You share the link in your Telegram group. Members click. We track each click as a verified event. If the campaign runs on pay-per-click (CPC), you earn immediately. If it's pay-per-action (CPA), you earn when someone completes a purchase or signup on the other end. The earnings land in your Rippl wallet, and you cash out via Stripe.
The brand sees real data: which communities are driving clicks, which are converting, what the actual cost per verified result is. No cookie guessing. No bot inflation. No anonymous traffic bundles that might or might not be human.
Free promoters get three active links. If you want unlimited campaigns and priority access to higher-paying offers, the Pro tier is £9.99 a month. Some community owners treat it as a way to offset costs; others have built it into their community model as a small revenue stream. The economics are built around your choice.
Channel verification: the friction that matters
Early on, we knew verification had to be part of this. An unverified claim of 'I run a 5,000-person Telegram group' means nothing. So we built a free verification process: you prove you own the channel, we confirm it over time.
But we also heard from promoters who didn't want to wait. They had campaigns starting soon. They wanted to earn now. So we added fast-track verification for £9.99 one-time. You provide proof of ownership (it takes five minutes), and we verify your channel within hours.
That small friction - the cost, the proof requirement - actually protects everyone. Brands get real communities. Promoters get paid on legitimate channels. We avoid the bot farms and grey-market resellers who plague affiliate networks. It's the opposite of frictionless, and that's exactly the point.
When Telegram is the only channel that matters
We support WhatsApp, Discord, and Snapchat as well. But Telegram has its own gravity for certain audiences. Crypto communities. Open-source developers. Privacy-conscious users. Tech-heavy niches. Student networks. If your audience lives in Telegram, they're more likely to act on a link shared there than anywhere else.
A brand running a developer tool doesn't benefit much from a Facebook ad to random people interested in tech. But a link shared by someone they already trust in their daily Telegram group? That converts. We've seen it happen consistently enough that some of our most active campaigns are Telegram-only.

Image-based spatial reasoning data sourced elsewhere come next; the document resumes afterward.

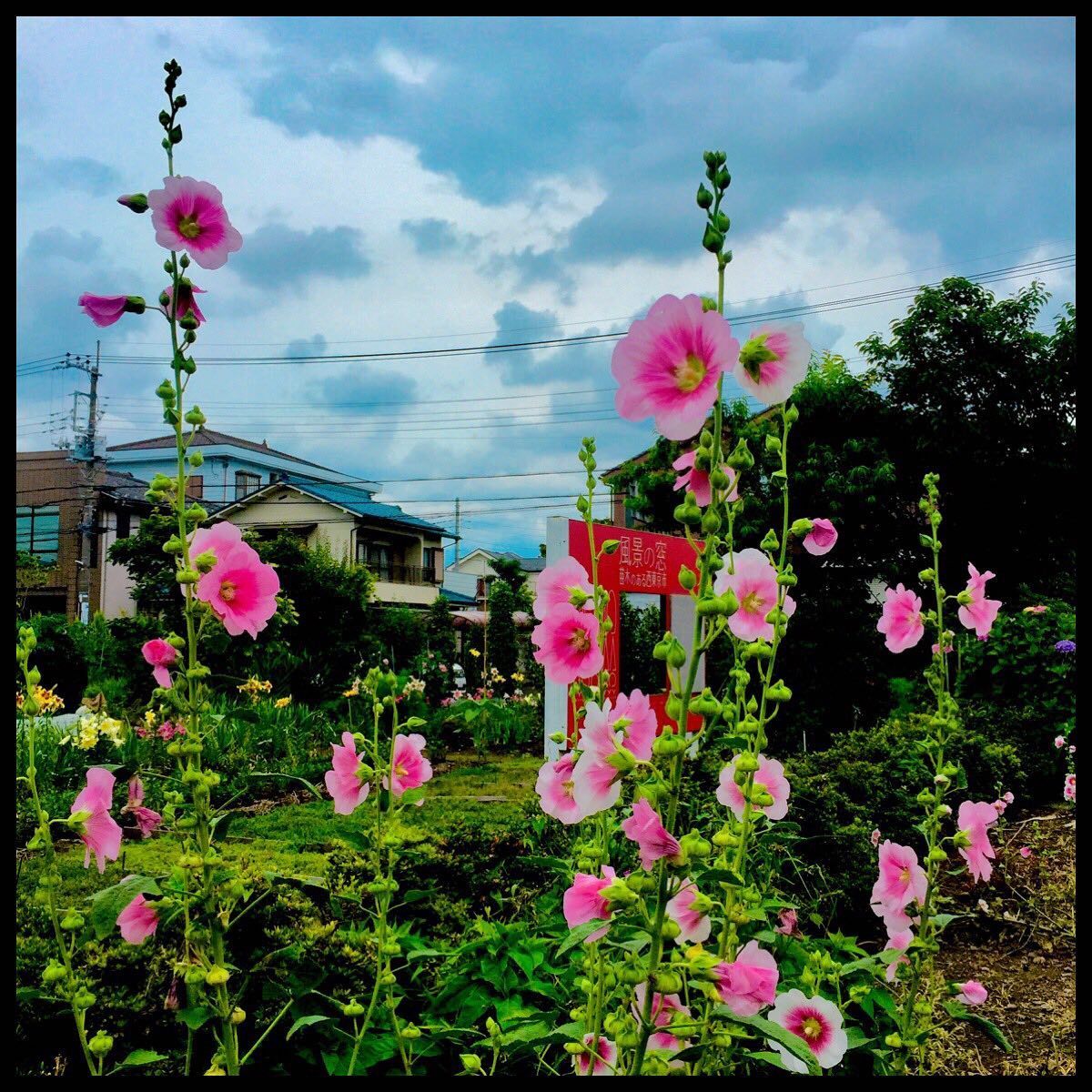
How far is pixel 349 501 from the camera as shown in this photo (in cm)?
3095

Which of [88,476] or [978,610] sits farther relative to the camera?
[88,476]

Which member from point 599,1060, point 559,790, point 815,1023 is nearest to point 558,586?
point 559,790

The insight isn't about Telegram as a platform; it's about authentic communities. Telegram happens to be where a lot of them live right now. If your community is on Discord or WhatsApp instead, that's where your earning potential is. We built Rippl to follow trust, not to push any single platform.
The founder story behind it
When I started MRVL, the original challenge was simple: how do you measure something as informal as 'someone told their friend about your app'? Attribution felt impossible. Communities felt like a rumour. Brands and marketers kept asking for a way to work with real communities at scale, but every tool available was built for influencers with big follower counts or affiliate networks with opaque tracking.

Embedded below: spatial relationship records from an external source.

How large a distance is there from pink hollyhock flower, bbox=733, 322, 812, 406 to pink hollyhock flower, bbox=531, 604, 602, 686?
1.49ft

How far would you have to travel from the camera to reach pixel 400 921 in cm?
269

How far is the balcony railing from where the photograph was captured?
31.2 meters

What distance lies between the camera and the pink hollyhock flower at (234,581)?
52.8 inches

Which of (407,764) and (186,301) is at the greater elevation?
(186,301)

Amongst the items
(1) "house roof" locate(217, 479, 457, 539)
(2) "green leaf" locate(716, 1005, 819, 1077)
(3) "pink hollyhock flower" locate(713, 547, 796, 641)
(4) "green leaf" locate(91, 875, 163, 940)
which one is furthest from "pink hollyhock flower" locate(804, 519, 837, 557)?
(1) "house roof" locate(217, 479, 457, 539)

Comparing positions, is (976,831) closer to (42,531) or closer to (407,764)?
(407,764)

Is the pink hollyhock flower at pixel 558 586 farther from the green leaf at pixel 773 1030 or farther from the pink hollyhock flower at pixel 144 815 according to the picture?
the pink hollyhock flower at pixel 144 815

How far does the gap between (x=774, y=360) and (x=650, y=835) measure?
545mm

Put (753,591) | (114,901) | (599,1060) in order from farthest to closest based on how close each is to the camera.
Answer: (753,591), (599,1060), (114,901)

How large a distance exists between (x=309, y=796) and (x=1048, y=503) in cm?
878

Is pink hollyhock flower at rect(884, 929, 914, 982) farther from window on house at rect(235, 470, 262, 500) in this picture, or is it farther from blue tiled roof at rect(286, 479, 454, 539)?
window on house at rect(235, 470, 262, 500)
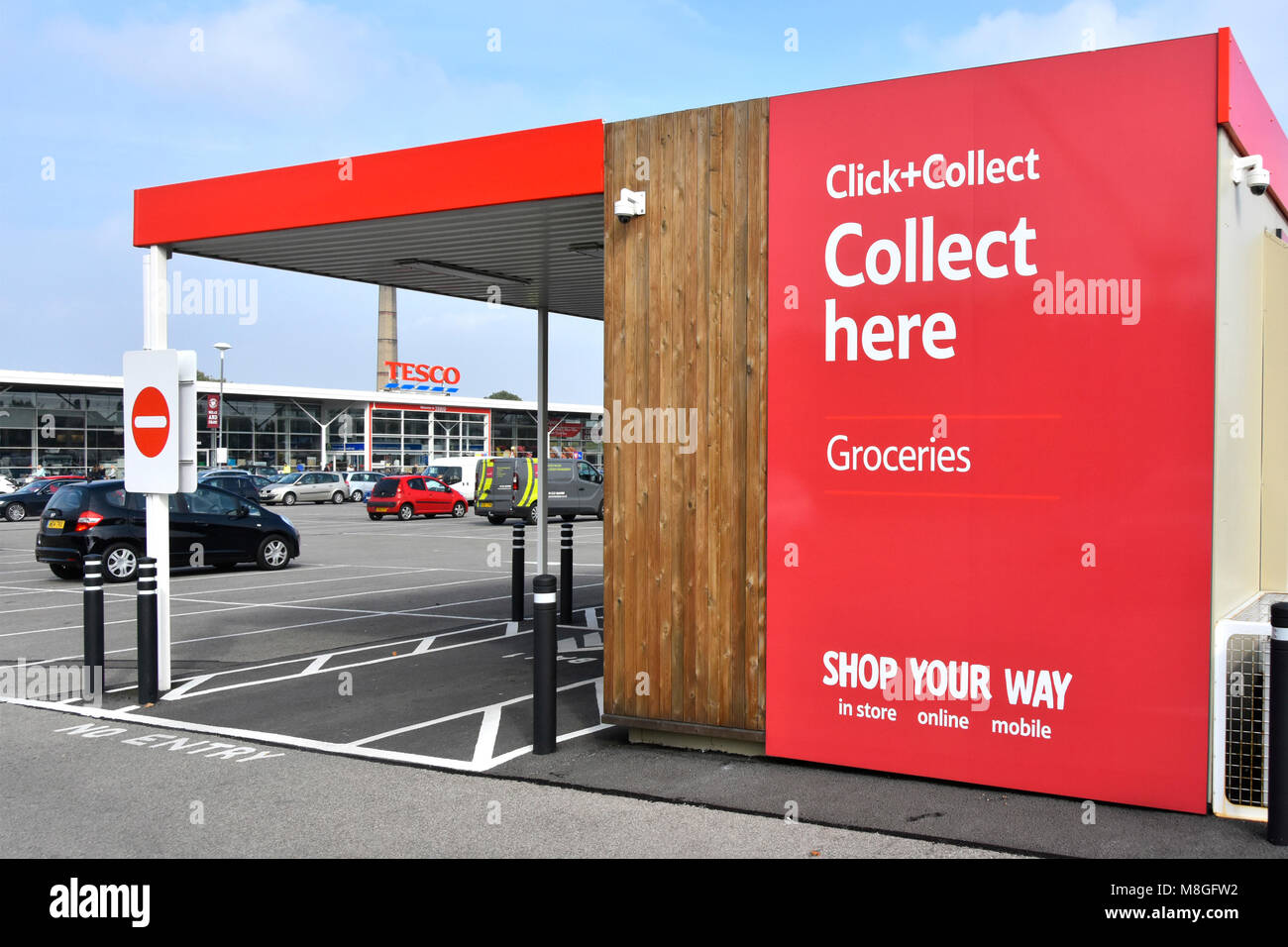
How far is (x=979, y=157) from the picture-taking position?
584cm

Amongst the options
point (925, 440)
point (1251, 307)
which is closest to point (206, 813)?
point (925, 440)

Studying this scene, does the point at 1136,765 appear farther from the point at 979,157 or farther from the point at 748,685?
the point at 979,157

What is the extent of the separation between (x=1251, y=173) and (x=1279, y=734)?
9.55 feet

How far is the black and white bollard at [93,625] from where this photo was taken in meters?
8.73

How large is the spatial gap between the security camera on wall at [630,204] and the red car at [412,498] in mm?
29158

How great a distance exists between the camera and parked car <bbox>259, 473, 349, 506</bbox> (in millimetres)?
44625

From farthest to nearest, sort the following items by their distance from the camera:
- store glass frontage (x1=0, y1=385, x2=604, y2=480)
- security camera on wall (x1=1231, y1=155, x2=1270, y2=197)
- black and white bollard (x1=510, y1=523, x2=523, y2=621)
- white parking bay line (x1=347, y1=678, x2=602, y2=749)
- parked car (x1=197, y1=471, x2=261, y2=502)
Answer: store glass frontage (x1=0, y1=385, x2=604, y2=480) < parked car (x1=197, y1=471, x2=261, y2=502) < black and white bollard (x1=510, y1=523, x2=523, y2=621) < white parking bay line (x1=347, y1=678, x2=602, y2=749) < security camera on wall (x1=1231, y1=155, x2=1270, y2=197)

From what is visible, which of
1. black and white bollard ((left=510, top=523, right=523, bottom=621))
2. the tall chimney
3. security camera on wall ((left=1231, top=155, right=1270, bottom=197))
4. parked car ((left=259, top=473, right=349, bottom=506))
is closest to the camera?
security camera on wall ((left=1231, top=155, right=1270, bottom=197))

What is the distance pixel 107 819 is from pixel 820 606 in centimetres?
404

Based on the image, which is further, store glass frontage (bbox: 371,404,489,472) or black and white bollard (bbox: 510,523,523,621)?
store glass frontage (bbox: 371,404,489,472)

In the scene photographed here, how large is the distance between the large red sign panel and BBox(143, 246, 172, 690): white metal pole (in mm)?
5315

Building Rippl meant starting with Telegram because it's where we saw the pattern first. Community owners were already sharing links. Brands were already trying to sponsor communities. But there was no infrastructure to track it, no way to pay fairly, no way to verify that a campaign actually worked.

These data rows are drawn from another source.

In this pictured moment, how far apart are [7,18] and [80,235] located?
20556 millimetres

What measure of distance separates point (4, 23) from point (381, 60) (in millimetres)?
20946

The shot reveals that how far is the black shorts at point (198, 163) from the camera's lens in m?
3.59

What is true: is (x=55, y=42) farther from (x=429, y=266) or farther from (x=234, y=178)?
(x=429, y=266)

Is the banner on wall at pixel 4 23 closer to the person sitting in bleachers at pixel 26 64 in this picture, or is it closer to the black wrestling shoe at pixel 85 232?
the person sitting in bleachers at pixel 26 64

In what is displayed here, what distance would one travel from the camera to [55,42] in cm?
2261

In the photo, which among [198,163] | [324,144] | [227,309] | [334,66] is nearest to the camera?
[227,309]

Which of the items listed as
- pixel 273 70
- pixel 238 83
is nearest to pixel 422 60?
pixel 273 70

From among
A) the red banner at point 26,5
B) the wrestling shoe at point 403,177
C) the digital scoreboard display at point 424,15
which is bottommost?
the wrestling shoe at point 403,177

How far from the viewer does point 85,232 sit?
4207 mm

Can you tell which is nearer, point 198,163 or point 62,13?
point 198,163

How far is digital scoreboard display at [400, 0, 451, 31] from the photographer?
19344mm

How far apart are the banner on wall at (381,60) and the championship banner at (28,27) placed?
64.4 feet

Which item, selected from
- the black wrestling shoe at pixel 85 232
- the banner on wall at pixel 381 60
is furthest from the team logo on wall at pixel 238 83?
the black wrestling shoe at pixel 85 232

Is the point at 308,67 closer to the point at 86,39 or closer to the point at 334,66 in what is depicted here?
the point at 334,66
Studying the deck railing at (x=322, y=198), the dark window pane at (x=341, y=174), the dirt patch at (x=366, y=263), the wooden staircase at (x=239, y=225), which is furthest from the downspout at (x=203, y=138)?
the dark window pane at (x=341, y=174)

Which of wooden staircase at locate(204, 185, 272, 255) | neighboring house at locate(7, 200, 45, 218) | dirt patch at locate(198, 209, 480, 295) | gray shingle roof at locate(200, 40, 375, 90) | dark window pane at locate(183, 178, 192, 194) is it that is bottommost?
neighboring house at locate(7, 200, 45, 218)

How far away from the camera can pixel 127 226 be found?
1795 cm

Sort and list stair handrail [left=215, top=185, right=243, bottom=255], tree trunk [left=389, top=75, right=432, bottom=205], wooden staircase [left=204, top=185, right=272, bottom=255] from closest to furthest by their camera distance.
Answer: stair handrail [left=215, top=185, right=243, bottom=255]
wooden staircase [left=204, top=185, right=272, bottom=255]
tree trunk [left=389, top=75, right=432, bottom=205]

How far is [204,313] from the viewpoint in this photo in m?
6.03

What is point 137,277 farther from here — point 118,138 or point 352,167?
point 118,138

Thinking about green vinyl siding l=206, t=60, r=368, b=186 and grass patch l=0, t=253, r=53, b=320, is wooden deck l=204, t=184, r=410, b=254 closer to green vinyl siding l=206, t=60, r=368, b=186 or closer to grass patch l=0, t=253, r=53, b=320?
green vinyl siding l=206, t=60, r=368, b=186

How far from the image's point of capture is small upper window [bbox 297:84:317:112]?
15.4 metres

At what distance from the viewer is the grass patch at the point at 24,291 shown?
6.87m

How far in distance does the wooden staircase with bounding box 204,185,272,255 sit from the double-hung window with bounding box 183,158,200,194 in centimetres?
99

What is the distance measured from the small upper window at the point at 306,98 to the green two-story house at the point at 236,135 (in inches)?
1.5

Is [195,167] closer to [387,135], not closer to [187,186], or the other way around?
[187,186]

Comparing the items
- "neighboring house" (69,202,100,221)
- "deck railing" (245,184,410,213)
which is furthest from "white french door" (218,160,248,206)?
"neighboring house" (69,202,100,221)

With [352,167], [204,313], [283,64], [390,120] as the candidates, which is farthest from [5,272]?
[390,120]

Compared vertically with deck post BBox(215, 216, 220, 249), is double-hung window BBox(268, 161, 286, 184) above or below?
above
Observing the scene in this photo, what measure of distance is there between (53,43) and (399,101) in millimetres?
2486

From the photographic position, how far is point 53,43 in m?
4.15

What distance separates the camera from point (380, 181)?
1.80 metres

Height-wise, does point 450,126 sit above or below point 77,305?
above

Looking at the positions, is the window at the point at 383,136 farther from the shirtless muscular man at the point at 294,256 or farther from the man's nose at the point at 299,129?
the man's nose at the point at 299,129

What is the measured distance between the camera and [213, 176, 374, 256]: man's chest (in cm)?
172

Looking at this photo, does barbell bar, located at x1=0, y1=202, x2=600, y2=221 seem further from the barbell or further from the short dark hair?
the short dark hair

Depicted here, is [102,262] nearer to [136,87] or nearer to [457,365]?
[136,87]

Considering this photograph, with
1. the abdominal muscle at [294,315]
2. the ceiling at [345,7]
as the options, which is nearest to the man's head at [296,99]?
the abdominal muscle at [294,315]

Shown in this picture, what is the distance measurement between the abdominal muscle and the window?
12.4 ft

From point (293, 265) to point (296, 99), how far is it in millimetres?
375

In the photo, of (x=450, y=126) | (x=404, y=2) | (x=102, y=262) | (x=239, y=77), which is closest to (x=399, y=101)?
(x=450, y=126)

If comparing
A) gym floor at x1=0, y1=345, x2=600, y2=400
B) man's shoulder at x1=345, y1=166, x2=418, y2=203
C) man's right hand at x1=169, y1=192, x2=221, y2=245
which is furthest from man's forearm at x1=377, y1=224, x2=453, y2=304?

By letting promoters generate their own trackable links, we removed the need for brands to trust a middleman. By tracking every verified click, we made the economics transparent. By supporting multiple communities, we made it possible to scale without diluting the authenticity that makes it work in the first place.
The MRVL 500 program, which offers founding-promoter tiers (Builder and Vanguard), came from the same place: recognising that the people who build and run communities aren't just content creators. They're entrepreneurs. They deserve terms that treat them that way.
If you run a Telegram community, or manage a brand trying to reach communities authentically, does it feel different from the performance-marketing channels you've tried before? That difference is what we built Rippl to measure and pay for.